**TASK STATEMENT**
In full and word for word, copy the records that follow.

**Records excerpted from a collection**
——
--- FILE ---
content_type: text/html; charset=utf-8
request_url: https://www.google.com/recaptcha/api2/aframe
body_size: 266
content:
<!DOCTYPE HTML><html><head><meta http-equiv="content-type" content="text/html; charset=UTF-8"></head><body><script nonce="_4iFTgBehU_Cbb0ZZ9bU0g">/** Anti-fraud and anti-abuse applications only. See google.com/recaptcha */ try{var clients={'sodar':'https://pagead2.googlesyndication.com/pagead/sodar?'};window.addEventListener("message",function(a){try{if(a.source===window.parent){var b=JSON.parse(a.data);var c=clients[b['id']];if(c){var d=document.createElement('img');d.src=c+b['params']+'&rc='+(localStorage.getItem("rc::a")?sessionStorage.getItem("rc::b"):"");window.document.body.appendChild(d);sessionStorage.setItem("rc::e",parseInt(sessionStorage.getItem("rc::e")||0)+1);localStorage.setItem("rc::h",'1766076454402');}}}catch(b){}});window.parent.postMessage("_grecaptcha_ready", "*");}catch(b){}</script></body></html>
——
**WRITTEN RESPONSE**
--- FILE ---
content_type: text/html; charset=utf-8
request_url: https://www.google.com/recaptcha/api2/aframe
body_size: 266
content:
<!DOCTYPE HTML><html><head><meta http-equiv="content-type" content="text/html; charset=UTF-8"></head><body><script nonce="_4iFTgBehU_Cbb0ZZ9bU0g">/** Anti-fraud and anti-abuse applications only. See google.com/recaptcha */ try{var clients={'sodar':'https://pagead2.googlesyndication.com/pagead/sodar?'};window.addEventListener("message",function(a){try{if(a.source===window.parent){var b=JSON.parse(a.data);var c=clients[b['id']];if(c){var d=document.createElement('img');d.src=c+b['params']+'&rc='+(localStorage.getItem("rc::a")?sessionStorage.getItem("rc::b"):"");window.document.body.appendChild(d);sessionStorage.setItem("rc::e",parseInt(sessionStorage.getItem("rc::e")||0)+1);localStorage.setItem("rc::h",'1766076454402');}}}catch(b){}});window.parent.postMessage("_grecaptcha_ready", "*");}catch(b){}</script></body></html>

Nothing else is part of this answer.